··· Selected passage ···

It has coded over 20 crore packages of medicine for consumers to verify by SMS.
Although there are several different programmes running globally, there is still a need to do a lot more with a proper anti-counterfeiting strategy comprising government, legislation, drug companies, solutions providers and consumers. Manoj Kochar, president, Hologram Manufacturers Association of India (HOMAI) says, “First of all, we need to understand that serialisation technologies such as barcode will never provide authentication of a product. Serialised numbers are a visible feature and therefore may be altered, distorted or deleted by the fraudsters.” He says that the track-and-trace technologies have to work in tandem with a dedicated anti-counterfeiting technology like security hologram to fight the counterfeiters effectively.
Secondly, pharmaceutical packaging require multiple levels of authentication. Currently, pharmaceutical brand owners are facing problem of counterfeiting in forms of pilfering, tampering, diversion, sub-standards drugs, and look-alikes. Hence, bar-coding alone will not solve all these problems, he adds.
These objections are not valid, though, according to PharmaSecure’s Kar. “It’s a randomly generated code, and so cannot be duplicated,” he says. Another method of duplication could be where the counterfeiter provides an alternate phone number to send the messages to. “While in theory that could work, in practice it will not. The phone number can be traced. This method of counterfeiting is like setting up a formal system to conduct informal and illegal activities. It will not work,” he adds.
The value of each technology can be enhanced by using several different complementing technologies. Every authentication solution would involve the use of a multi-level technology which need to have overt (verification by human eye), covert (verification by specified tool/ device) and forensic (verification by expert with advanced tools in a laboratory) technology.

··· Available data ···

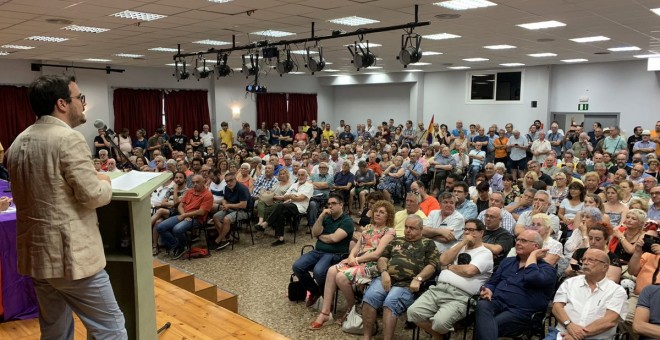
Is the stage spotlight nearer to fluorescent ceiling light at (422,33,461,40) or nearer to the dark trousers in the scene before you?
fluorescent ceiling light at (422,33,461,40)

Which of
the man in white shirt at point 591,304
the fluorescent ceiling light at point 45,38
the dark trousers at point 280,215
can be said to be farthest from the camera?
the fluorescent ceiling light at point 45,38

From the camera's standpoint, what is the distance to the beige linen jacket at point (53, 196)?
1585mm

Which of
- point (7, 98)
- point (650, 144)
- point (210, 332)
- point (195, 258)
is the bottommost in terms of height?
point (195, 258)

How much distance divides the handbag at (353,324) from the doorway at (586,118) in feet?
38.3

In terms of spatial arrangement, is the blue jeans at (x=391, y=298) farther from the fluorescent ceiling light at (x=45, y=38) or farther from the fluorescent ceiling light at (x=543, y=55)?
the fluorescent ceiling light at (x=543, y=55)

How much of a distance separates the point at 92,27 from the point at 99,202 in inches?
269

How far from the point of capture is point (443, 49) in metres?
10.1

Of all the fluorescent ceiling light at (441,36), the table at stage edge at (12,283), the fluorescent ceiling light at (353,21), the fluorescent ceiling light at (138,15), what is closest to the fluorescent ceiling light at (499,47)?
the fluorescent ceiling light at (441,36)

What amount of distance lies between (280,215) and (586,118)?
10.7 m

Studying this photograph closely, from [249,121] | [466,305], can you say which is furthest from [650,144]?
[249,121]

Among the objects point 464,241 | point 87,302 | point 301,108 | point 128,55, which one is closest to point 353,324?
point 464,241

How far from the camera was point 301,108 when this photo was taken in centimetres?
1908

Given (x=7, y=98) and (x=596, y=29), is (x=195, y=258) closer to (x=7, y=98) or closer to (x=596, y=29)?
(x=596, y=29)

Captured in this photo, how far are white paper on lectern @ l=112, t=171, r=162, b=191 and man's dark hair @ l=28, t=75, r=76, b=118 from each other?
39 cm
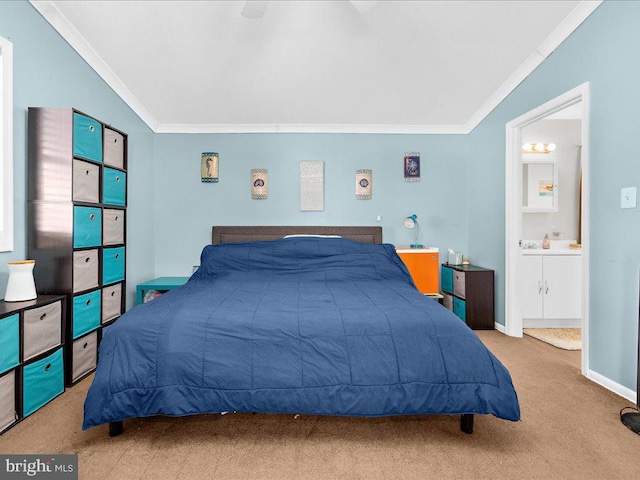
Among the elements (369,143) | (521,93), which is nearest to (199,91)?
(369,143)

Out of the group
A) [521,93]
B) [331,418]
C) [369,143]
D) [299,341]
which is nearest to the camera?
[299,341]

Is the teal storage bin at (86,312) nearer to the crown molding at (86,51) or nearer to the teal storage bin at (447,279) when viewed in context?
the crown molding at (86,51)

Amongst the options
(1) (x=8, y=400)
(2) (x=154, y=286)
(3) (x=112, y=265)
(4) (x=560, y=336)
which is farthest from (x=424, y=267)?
(1) (x=8, y=400)

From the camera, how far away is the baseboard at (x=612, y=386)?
83.1 inches

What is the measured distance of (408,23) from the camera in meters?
2.65

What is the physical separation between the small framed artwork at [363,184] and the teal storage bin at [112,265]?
2.62m

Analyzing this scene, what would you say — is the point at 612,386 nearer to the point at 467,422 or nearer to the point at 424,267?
the point at 467,422

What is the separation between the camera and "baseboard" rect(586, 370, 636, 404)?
6.93 feet

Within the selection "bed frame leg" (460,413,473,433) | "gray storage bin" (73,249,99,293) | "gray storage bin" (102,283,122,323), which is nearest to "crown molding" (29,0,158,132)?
"gray storage bin" (73,249,99,293)

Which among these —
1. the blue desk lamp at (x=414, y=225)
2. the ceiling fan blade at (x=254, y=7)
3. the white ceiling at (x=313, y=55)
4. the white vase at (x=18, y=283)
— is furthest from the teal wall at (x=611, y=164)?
the white vase at (x=18, y=283)

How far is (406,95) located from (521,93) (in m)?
1.07

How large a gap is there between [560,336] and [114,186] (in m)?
4.47

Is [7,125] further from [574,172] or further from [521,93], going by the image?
[574,172]

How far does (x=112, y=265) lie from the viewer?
2775mm
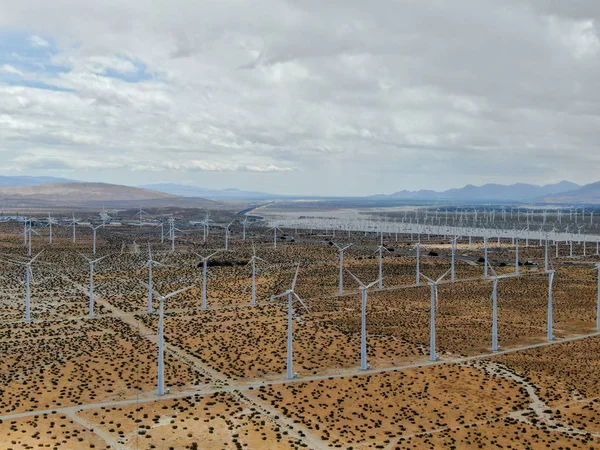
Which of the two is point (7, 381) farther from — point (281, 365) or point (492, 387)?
point (492, 387)

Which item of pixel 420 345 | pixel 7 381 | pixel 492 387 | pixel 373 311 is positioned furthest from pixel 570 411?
pixel 7 381

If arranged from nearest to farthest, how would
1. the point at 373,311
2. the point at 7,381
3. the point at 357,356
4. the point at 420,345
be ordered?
the point at 7,381 → the point at 357,356 → the point at 420,345 → the point at 373,311

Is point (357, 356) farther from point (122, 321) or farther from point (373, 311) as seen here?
point (122, 321)

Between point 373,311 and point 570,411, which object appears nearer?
point 570,411

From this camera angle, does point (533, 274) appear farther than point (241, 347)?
Yes

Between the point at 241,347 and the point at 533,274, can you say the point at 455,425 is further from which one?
the point at 533,274

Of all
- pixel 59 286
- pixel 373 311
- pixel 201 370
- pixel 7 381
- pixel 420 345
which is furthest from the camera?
pixel 59 286

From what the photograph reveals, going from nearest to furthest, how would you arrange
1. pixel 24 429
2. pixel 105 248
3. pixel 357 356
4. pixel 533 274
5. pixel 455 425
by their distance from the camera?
pixel 24 429, pixel 455 425, pixel 357 356, pixel 533 274, pixel 105 248

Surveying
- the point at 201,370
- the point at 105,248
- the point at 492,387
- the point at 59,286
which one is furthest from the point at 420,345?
the point at 105,248

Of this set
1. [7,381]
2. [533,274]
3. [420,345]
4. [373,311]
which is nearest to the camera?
[7,381]
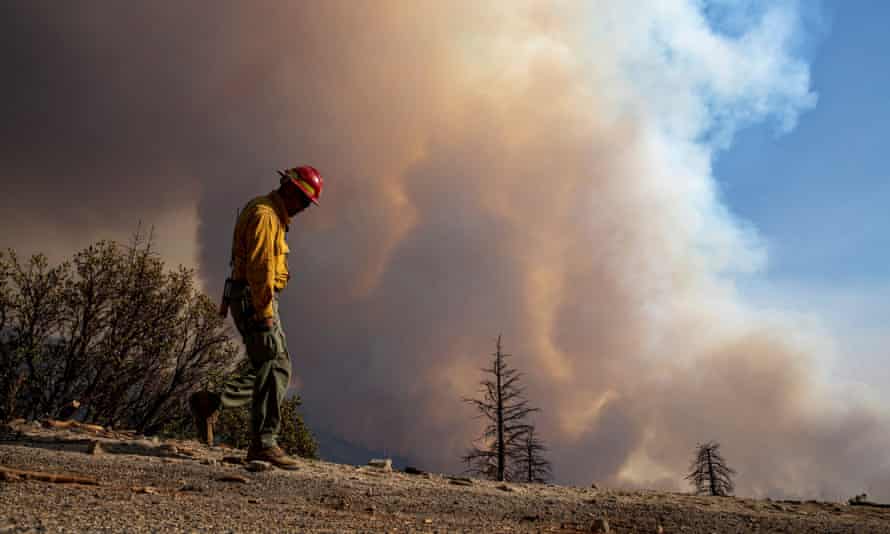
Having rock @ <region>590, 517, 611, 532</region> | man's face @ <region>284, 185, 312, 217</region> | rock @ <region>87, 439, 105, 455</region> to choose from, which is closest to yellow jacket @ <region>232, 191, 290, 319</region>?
man's face @ <region>284, 185, 312, 217</region>

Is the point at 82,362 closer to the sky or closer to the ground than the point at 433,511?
closer to the sky

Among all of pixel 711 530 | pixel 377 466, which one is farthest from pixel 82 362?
pixel 711 530

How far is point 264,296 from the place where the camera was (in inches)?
251

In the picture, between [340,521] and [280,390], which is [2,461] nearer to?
[280,390]

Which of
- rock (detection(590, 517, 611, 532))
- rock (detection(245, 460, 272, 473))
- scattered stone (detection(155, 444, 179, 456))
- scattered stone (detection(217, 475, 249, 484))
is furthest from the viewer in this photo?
scattered stone (detection(155, 444, 179, 456))

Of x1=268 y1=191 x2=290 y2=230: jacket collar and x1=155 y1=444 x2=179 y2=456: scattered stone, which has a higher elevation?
x1=268 y1=191 x2=290 y2=230: jacket collar

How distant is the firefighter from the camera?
6.40 metres

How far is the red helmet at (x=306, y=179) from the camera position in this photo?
22.8 ft

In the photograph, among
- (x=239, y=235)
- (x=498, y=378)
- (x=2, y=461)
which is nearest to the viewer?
(x=2, y=461)

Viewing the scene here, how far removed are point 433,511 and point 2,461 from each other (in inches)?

···

Task instructions -> Output the complete passage on fighting counterfeit medicines word for word.

Response for this exercise ->
It has coded over 20 crore packages of medicine for consumers to verify by SMS.
Although there are several different programmes running globally, there is still a need to do a lot more with a proper anti-counterfeiting strategy comprising government, legislation, drug companies, solutions providers and consumers. Manoj Kochar, president, Hologram Manufacturers Association of India (HOMAI) says, “First of all, we need to understand that serialisation technologies such as barcode will never provide authentication of a product. Serialised numbers are a visible feature and therefore may be altered, distorted or deleted by the fraudsters.” He says that the track-and-trace technologies have to work in tandem with a dedicated anti-counterfeiting technology like security hologram to fight the counterfeiters effectively.
Secondly, pharmaceutical packaging require multiple levels of authentication. Currently, pharmaceutical brand owners are facing problem of counterfeiting in forms of pilfering, tampering, diversion, sub-standards drugs, and look-alikes. Hence, bar-coding alone will not solve all these problems, he adds.
These objections are not valid, though, according to PharmaSecure’s Kar. “It’s a randomly generated code, and so cannot be duplicated,” he says. Another method of duplication could be where the counterfeiter provides an alternate phone number to send the messages to. “While in theory that could work, in practice it will not. The phone number can be traced. This method of counterfeiting is like setting up a formal system to conduct informal and illegal activities. It will not work,” he adds.
The value of each technology can be enhanced by using several different complementing technologies. Every authentication solution would involve the use of a multi-level technology which need to have overt (verification by human eye), covert (verification by specified tool/ device) and forensic (verification by expert with advanced tools in a laboratory) technology.